(Extracted text Opens)
In fact, I've found it important to resist the temptation to worry.  When worry tries to creep in, I have to make conscious choices to turn my thoughts and attention to God and His faithfulness.  Often when I find worrying thoughts filling my mind, I realize I haven't given these things to the Lord.  Many times they are "little" things, small issues.  God is concerned about every detail of our lives.  There's nothing too small to talk to Him about.

I was looking over some old sermon notes of Floyd's.  In one of them he said that there are 2 words that make up the word worry - to divide.....the mind.  That's what worry does.  It divides our mind from focusing on trusting God!  And we don't want to be double-minded.  The Bible warns against that.

For every worry we might have, the simple antidote is to focus our heart, mind, and emotions into trusting our wonderful God.  And instead, we can be mighty warriors of trust in God!

"Therefore do not worry about tomorrow, for tomorrow will worry about itself.  Each day has enough trouble of its own."  Matthew 6:34

"Do not be anxious about anything, but in everything by prayer and supplication with thanksgiving let your requests be made known to God.  And the peace of God, which surpasses all understanding, will guard your hearts and your minds in Christ Jesus."  Philippians 4:6,7

"Then Jesus said to His disciples: 'Therefore I tell you, do not worry about your life, what you will eat; or about your body, what you will wear.' "  Luke 12:22

"Cast your cares on the Lord and He will sustain you; He will never let the righteous be shaken."  Psalm 55:22

Many of us are in the thick of the battle in terms of things we are facing.  We do feel like "warriors" trying to overcome the things we're going through.  I read an anonymous quote (often attributed to Winston Churchill) - "If you're going through hell, keep going!"  We can purpose our hearts to trust God in the midst of the big battles we're facing!  We can push worries away and choose to be warriors of the faith!
(Extracted text Closes)
- **Problem set**:
**A)** List every Bible reference cited in the passage on worry.
**B)** Condense the paragraph of the passage on worry that begins "I was looking over some old sermon notes" into a few short bullet points that keep its main facts.
**C)** Copy everything in the passage on worry from "In fact, I've" down to "warns against that.".
The rows come from a separate source, not from the passage on worry.
(Records supplied Opens)
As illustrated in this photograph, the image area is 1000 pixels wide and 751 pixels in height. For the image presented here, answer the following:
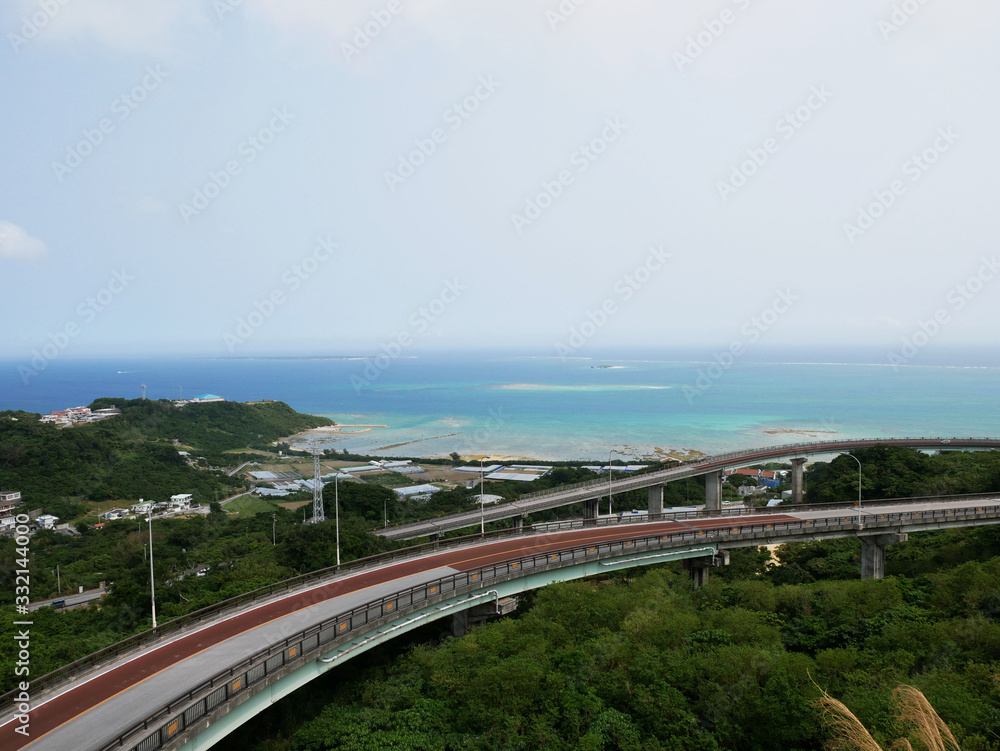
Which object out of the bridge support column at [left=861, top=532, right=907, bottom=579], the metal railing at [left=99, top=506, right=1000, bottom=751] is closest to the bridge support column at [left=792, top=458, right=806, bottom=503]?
the metal railing at [left=99, top=506, right=1000, bottom=751]

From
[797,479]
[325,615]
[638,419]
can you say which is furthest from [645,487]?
[638,419]

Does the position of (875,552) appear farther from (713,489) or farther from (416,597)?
(416,597)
(Records supplied Closes)
- **Solutions to the exercise**:
**A)**
Matthew 6:34
Philippians 4:6,7
Luke 12:22
Psalm 55:22

**B)**
- Floyd's old sermon notes said the word worry comes from two words meaning "to divide" and "the mind."
- Worry divides the mind and keeps it from trusting God.
- The Bible warns against being double-minded.

**C)**
In fact, I've found it important to resist the temptation to worry.  When worry tries to creep in, I have to make conscious choices to turn my thoughts and attention to God and His faithfulness.  Often when I find worrying thoughts filling my mind, I realize I haven't given these things to the Lord.  Many times they are "little" things, small issues.  God is concerned about every detail of our lives.  There's nothing too small to talk to Him about.

I was looking over some old sermon notes of Floyd's.  In one of them he said that there are 2 words that make up the word worry - to divide.....the mind.  That's what worry does.  It divides our mind from focusing on trusting God!  And we don't want to be double-minded.  The Bible warns against that.